Dès son arrivée, un nouveau schéma thérapeutique a été mis en œuvre, qui marque aujourd’hui encore, le vrai tournant de la pédopsychiatrie. Avec une politique de secteur consolidée, la mise en place d’un travail partenarial avec les médecins généralistes, les écoles, les institutions spécialisées et surtout la famille.
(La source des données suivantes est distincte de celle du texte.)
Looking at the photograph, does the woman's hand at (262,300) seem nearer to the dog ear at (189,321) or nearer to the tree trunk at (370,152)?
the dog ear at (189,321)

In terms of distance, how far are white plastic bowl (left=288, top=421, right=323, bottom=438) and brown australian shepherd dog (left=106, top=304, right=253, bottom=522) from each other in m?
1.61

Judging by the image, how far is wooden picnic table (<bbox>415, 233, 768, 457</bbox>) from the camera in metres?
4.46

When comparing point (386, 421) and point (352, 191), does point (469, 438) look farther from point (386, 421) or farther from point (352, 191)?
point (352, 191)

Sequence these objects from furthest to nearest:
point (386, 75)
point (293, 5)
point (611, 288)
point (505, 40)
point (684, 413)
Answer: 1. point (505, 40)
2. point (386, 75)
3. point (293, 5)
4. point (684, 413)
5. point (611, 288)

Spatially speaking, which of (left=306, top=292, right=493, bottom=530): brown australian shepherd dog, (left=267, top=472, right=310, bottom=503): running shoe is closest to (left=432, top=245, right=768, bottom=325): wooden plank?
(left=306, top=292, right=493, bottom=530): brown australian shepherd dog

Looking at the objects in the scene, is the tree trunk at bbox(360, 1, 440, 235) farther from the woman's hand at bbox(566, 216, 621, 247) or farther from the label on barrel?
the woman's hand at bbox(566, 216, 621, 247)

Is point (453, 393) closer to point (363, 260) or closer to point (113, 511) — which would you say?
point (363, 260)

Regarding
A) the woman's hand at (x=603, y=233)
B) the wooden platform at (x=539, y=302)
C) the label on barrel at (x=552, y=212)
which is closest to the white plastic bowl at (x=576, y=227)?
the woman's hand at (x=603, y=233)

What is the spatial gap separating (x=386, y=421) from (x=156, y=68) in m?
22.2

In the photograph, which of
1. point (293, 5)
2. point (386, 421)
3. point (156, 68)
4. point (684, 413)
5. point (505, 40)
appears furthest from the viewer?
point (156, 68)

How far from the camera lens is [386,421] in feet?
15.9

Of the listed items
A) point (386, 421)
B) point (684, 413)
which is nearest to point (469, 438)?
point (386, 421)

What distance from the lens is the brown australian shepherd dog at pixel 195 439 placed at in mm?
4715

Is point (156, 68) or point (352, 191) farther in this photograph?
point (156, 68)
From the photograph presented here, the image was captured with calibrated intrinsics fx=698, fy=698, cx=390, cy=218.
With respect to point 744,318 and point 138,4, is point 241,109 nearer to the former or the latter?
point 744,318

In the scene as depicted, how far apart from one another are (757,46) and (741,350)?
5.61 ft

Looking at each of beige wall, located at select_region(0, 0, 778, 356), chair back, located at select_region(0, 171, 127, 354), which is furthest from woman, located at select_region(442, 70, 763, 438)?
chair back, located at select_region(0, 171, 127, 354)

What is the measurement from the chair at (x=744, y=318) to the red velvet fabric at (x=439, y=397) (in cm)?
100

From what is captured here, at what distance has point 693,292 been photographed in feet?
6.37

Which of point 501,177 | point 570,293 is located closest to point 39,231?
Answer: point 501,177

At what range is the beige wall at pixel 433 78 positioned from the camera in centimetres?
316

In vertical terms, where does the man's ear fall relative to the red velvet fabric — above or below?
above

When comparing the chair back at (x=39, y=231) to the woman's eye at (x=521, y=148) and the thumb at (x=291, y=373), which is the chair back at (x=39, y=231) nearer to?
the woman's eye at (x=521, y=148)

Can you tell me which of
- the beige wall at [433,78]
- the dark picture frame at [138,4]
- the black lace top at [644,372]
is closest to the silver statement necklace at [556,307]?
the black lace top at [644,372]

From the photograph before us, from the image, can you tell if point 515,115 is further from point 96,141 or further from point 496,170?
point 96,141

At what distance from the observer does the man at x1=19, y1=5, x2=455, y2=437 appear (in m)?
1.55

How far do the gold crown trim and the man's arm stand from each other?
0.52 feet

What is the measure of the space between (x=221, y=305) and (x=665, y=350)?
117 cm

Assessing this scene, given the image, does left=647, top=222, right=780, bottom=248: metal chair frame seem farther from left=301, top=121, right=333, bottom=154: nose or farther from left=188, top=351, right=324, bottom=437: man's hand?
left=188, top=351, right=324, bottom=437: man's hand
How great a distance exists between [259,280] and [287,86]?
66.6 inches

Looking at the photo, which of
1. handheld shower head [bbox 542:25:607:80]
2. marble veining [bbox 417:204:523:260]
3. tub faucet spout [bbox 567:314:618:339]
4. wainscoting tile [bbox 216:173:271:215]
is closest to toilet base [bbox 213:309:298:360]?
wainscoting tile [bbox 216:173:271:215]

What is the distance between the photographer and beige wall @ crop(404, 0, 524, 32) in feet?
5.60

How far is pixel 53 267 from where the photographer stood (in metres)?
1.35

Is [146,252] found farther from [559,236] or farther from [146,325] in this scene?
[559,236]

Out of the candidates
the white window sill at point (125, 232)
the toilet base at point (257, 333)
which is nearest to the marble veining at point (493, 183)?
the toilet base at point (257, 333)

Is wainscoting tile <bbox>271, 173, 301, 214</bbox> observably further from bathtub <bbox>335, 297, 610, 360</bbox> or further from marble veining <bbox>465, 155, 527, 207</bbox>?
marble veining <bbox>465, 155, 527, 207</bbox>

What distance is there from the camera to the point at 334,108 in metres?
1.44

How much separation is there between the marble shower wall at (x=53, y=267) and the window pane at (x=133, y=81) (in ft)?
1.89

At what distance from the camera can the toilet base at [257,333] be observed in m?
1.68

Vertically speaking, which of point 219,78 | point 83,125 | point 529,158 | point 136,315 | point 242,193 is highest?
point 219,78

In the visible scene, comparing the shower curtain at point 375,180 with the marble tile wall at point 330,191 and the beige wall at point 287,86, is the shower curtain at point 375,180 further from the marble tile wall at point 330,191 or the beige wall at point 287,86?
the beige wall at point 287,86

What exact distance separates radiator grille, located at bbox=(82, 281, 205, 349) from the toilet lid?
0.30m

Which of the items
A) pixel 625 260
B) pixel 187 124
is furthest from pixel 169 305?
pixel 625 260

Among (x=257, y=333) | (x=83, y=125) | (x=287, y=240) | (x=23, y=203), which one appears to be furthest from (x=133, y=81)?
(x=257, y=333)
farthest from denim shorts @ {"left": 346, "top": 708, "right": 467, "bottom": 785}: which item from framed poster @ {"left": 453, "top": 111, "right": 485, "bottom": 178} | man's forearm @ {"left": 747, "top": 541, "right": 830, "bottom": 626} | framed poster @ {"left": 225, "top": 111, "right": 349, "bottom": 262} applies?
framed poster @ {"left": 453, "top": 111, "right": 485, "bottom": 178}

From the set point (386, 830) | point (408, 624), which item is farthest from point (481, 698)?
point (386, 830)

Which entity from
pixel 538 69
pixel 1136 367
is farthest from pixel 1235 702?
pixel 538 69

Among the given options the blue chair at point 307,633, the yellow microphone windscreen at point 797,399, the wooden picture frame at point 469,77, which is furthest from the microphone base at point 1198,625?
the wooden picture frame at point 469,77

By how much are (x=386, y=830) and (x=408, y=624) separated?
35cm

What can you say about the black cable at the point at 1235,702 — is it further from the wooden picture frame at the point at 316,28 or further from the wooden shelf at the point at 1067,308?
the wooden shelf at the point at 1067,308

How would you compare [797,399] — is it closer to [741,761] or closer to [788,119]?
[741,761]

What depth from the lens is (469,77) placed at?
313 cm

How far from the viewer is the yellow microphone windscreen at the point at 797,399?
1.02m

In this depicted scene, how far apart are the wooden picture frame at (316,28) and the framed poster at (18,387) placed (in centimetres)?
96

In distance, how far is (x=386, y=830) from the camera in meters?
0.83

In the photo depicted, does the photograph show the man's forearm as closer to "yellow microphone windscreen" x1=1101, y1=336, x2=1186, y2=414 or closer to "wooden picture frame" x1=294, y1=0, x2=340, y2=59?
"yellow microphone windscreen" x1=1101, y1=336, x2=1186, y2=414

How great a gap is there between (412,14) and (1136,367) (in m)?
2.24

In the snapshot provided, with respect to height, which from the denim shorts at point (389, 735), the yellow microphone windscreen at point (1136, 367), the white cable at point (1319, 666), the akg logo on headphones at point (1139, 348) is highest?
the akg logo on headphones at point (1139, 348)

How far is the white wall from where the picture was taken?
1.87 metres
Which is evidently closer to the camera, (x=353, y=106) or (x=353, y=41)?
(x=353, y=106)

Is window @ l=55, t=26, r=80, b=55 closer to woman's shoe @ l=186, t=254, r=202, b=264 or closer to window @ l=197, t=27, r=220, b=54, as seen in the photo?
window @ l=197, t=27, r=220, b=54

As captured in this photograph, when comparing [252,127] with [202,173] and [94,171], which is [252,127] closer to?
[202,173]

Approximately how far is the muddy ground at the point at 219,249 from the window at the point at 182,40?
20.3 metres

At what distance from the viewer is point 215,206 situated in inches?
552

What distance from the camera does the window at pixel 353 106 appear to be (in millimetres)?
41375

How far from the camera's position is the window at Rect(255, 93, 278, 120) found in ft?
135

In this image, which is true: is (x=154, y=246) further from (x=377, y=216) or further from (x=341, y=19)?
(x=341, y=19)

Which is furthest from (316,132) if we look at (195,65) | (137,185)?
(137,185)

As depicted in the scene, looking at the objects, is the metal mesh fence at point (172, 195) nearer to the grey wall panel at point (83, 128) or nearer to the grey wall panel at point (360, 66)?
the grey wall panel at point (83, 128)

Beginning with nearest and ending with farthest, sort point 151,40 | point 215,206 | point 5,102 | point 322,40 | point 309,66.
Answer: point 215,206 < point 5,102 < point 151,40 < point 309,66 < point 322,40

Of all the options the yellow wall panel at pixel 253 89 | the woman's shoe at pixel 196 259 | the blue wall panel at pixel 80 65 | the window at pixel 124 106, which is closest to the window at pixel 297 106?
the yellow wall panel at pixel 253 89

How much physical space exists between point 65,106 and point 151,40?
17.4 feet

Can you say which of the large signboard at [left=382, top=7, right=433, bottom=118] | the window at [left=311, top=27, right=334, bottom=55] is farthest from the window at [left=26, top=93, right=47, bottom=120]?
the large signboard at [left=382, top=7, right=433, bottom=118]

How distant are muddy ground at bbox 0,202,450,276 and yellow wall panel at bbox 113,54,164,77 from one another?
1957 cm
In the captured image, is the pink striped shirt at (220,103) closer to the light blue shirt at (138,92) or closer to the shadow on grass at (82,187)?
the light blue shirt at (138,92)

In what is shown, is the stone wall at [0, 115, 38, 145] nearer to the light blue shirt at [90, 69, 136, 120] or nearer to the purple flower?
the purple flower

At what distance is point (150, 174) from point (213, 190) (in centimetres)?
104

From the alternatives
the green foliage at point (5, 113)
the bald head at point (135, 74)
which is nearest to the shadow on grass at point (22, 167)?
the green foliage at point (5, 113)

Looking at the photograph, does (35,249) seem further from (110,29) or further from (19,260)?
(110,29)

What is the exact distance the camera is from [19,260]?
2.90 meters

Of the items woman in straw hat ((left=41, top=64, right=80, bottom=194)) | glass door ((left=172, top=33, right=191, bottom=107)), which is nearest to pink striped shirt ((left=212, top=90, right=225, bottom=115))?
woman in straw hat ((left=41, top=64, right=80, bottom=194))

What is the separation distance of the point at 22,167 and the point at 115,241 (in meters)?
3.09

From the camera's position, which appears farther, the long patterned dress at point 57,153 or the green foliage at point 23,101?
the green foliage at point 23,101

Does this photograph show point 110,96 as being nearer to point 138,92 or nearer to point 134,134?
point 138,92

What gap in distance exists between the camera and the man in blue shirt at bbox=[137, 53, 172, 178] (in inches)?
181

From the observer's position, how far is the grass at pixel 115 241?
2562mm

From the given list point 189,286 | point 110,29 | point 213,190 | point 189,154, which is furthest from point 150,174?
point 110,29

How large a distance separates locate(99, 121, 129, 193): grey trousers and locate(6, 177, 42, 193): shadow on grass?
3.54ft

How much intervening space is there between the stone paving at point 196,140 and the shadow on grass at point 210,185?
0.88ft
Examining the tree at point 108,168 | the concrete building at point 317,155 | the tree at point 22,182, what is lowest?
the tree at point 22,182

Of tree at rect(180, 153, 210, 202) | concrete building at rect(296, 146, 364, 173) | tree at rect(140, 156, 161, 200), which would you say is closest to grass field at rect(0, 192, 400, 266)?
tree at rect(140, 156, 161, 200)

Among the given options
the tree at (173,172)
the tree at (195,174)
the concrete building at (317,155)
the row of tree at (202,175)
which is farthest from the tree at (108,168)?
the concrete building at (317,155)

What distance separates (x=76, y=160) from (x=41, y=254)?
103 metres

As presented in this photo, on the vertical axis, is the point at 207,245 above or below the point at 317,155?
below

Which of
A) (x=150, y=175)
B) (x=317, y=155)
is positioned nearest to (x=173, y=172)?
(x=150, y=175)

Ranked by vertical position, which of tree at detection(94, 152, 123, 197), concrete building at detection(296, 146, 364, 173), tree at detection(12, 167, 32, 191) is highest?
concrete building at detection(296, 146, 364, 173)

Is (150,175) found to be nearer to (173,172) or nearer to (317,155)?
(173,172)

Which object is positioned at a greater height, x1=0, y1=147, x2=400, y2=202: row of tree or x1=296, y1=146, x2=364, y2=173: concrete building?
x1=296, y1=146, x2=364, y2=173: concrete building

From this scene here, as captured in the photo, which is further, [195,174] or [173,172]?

Une nouvelle conception qui a aussi redessiné les contours nourris d’un dispositif de formation visant à une spécialisation pour l’ensemble du personnel travaillant avec ses enfants, mais également des échanges réguliers avec des spécialistes venant de la Métropole appuyés par des concepts théoriques.

Cette nouvelle approche de soins s’est acheminée avec la création d’abord de 3 centres de consultations (St-Denis, St-André et St-Paul) et dans la même dynamique, la naissance d’un premier hôpital de jour de la pédopsychiatrie sur le site de St-Paul, qui a eu lieu en décembre 1978.

Une belle aventure que le premier pédopsychiatre M. Gilles Vauthier a conduit pendant 12 années jusqu’à 1989 avant de passer le flambeau de chef de service, à M. Jean Philippe Cravero, lui aussi pédopsychiatre de longue date qui a participé, accompagné et impulsé l’équipe dans cette dynamique d’innovation et de changement.

40 ans plus tard, le travail a porté ses fruits puisqu’aujourd’hui de très nombreuses panoplies de structures extrahospitalières (dispositifs soins en ambulatoire, de prévention…) existent sur toute l’Île, dans une organisation intersectorielle, dépendante pour plusieurs de l’EPSMR mais aussi du CHU.

En définitive, sans aucune prétention exhaustive, il s’agit de remonter une histoire de 40 ans, revisitée par quelques dates, dont le chemin parcouru en psychiatrie infanto-juvénile a été énorme voire extraordinaire pour La Réunion. Du quel M. Gilles Vauthier, M. Cravero et bien d’autres ont été des acteurs principaux dans l’essence même de nos missions, de "prendre soin" et de "soigner mieux". Nul ne doute que cette évolution gravée dans le marbre du temps, continuera encore à se développer dans les prochaines décennies.